3. The attempt at a solution
Now my idea was to use $(5)$ to solve for $L$ as follows:
$$\tan (kL) = \sqrt{\frac{V_0 - E}{E}}\\ \iff\\ kL = \arctan (\sqrt{\frac{V_0 - E}{E}})\\ \iff\\ L = k^{-1}\arctan (\sqrt{\frac{V_0 - E}{E}}) = \sqrt{\frac{2mE}{\hbar^2}}^{-1} \cdot \arctan (\sqrt{\frac{V_0 - E}{E}})\\ = \sqrt{\frac{2(9.109 \cdot 10^{-31}kg)(0.5 \cdot 1.6022 \cdot 10^{-19}J)}{(\frac{6.626\cdot 10^{-34}Js}{2\pi})^2}}^{-1} \cdot\\ \arctan (\sqrt{\frac{8eV - 0.5eV}{0.5eV}})\\ = 2.084 751 \cdot 10^{-8}m,$$
which is a bit off. Any idea what I'm doing wrong?

Last edited: Nov 6, 2016
2. Nov 6, 2016

3. Nov 6, 2016

### TSny

I grabbed a QM text off the shelf to check your equation (5).

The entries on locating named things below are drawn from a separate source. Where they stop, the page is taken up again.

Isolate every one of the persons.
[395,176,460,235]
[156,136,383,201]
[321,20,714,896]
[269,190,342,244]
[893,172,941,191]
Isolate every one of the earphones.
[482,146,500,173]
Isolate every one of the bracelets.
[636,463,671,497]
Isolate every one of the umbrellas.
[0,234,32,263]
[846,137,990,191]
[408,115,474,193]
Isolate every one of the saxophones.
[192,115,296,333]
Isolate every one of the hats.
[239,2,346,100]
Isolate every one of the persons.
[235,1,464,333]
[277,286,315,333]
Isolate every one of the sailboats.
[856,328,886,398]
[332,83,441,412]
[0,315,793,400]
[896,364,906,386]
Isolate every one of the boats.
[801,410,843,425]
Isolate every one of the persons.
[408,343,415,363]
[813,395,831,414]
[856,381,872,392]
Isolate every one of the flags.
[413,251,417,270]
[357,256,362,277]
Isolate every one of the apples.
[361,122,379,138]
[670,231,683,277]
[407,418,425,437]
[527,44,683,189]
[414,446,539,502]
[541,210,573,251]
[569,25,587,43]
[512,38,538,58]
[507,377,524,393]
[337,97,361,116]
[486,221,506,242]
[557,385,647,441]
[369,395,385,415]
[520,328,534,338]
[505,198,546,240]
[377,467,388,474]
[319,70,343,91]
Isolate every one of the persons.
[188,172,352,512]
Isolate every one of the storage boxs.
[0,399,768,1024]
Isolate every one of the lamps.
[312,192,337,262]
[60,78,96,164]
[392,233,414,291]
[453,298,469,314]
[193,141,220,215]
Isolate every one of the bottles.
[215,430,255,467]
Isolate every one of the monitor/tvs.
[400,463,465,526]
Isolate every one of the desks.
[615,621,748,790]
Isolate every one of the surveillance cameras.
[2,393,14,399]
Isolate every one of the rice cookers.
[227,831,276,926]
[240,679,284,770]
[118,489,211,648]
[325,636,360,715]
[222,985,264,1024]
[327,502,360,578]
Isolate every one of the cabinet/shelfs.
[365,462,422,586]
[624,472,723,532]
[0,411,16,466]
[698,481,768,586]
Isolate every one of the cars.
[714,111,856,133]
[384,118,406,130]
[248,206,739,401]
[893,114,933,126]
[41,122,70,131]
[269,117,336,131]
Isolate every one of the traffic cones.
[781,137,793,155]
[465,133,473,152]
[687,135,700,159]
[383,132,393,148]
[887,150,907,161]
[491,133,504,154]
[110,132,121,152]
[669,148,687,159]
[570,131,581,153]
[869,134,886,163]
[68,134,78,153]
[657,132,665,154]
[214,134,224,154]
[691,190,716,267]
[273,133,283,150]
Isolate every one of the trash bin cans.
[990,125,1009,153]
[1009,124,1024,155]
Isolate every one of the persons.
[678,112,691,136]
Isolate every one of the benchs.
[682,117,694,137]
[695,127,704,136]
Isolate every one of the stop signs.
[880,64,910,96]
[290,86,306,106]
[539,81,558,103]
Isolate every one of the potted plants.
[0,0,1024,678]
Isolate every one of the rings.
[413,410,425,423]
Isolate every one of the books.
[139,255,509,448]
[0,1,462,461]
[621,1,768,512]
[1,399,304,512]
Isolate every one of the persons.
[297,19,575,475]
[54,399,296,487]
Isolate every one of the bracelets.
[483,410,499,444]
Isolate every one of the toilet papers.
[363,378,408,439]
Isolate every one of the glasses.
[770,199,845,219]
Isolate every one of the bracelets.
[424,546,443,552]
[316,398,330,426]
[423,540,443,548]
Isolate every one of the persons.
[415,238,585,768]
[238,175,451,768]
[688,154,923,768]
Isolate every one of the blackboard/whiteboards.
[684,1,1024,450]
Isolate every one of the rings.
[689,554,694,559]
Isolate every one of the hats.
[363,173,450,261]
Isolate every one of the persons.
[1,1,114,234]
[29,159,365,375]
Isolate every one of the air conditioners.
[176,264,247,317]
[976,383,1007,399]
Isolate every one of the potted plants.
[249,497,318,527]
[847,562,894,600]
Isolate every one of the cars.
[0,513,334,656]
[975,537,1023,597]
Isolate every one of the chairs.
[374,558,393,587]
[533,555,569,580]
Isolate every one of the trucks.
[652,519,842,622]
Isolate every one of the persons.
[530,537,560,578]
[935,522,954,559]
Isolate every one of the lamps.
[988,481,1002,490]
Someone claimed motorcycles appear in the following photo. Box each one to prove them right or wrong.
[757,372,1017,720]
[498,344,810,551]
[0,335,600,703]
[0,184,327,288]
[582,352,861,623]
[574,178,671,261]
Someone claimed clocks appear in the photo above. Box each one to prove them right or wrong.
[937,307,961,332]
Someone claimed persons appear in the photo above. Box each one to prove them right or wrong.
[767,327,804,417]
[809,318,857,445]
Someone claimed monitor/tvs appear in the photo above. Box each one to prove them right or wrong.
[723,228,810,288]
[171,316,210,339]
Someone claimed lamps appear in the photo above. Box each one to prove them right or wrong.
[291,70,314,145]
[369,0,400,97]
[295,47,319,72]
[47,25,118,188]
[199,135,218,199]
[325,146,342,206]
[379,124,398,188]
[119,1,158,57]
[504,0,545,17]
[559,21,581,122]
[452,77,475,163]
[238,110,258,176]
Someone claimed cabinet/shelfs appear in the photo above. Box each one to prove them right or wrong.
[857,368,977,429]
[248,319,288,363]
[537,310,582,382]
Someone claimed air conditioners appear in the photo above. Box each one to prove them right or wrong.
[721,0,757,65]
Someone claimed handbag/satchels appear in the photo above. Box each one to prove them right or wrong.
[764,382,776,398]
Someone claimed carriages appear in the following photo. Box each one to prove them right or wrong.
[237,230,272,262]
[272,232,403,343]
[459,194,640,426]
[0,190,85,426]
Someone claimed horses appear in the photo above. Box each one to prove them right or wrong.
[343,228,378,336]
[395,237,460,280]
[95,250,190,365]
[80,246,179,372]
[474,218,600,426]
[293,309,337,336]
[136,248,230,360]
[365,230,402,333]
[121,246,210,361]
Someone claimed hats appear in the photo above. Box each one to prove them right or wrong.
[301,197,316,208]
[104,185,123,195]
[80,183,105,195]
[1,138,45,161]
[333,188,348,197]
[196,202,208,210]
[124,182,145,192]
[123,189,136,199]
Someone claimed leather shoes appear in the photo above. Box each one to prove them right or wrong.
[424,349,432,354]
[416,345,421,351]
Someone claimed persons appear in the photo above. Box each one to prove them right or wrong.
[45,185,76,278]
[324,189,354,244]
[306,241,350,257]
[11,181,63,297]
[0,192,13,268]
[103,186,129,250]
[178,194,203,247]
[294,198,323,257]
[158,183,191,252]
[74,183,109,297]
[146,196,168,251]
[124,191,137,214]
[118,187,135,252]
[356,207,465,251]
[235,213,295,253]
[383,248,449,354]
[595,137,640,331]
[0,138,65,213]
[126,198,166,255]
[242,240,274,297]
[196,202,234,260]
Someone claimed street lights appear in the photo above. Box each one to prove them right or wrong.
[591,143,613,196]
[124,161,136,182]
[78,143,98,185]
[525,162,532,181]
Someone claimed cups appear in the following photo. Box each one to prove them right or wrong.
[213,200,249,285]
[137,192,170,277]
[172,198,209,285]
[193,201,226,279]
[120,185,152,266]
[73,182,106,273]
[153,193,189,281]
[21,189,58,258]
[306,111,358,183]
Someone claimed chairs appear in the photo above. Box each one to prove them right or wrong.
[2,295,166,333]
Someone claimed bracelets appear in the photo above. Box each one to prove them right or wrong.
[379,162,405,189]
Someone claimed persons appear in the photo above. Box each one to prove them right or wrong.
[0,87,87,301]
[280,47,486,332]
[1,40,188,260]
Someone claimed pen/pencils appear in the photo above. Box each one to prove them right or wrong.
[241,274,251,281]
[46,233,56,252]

It appears to me that this equation is for a well that extends from x = -L to x = +L. So, L in (5) would be half the width of the well.

Also, make sure your calculator is in the radian mode for taking the arctan.

4. Nov 7, 2016

### TheSodesa

Yeah, it was the radian thing, and the fact that the well goes from -L to L. The online material for our book (Tipler, Modern Physics, itself glosses over this part, the mathematics in particular) actually uses the letter $a$ in place of $L$, but I figured I could just change the place of the origin without doing anything to make up for it, so to speak.

Thanks again.

Last edited: Nov 7, 2016
5. Nov 7, 2016

### TheSodesa

Apparently there are even and odd solutions. The online material for our book states, that the $-\cot(ka)$ actually corresponds to the odd case.

6. Nov 7, 2016

Yes?

7. Nov 9, 2016

### TheSodesa

I as just noting that the link (the part of the page) you provided used $-\cot$ instead of $\tan$. At the time I didn't notice I could scroll up on that page, where the even solution could be found as well.

8. Nov 9, 2016

### Simon Bridge

Yes? Where are you up to in your solution?

9. Nov 13, 2016

### TheSodesa

Gah, sorry. I just fell of the map for a week, didn't I? I basically forgot to use radians in my calculation and also forgot, that the formula applies to a potential well from $-a$ to $a$, not $0$ to $L$.

Should I have posted my final numerical answer in this thread? I guess that would have been in good housekeeping...

The answer I got was $\approx 0.73nm$.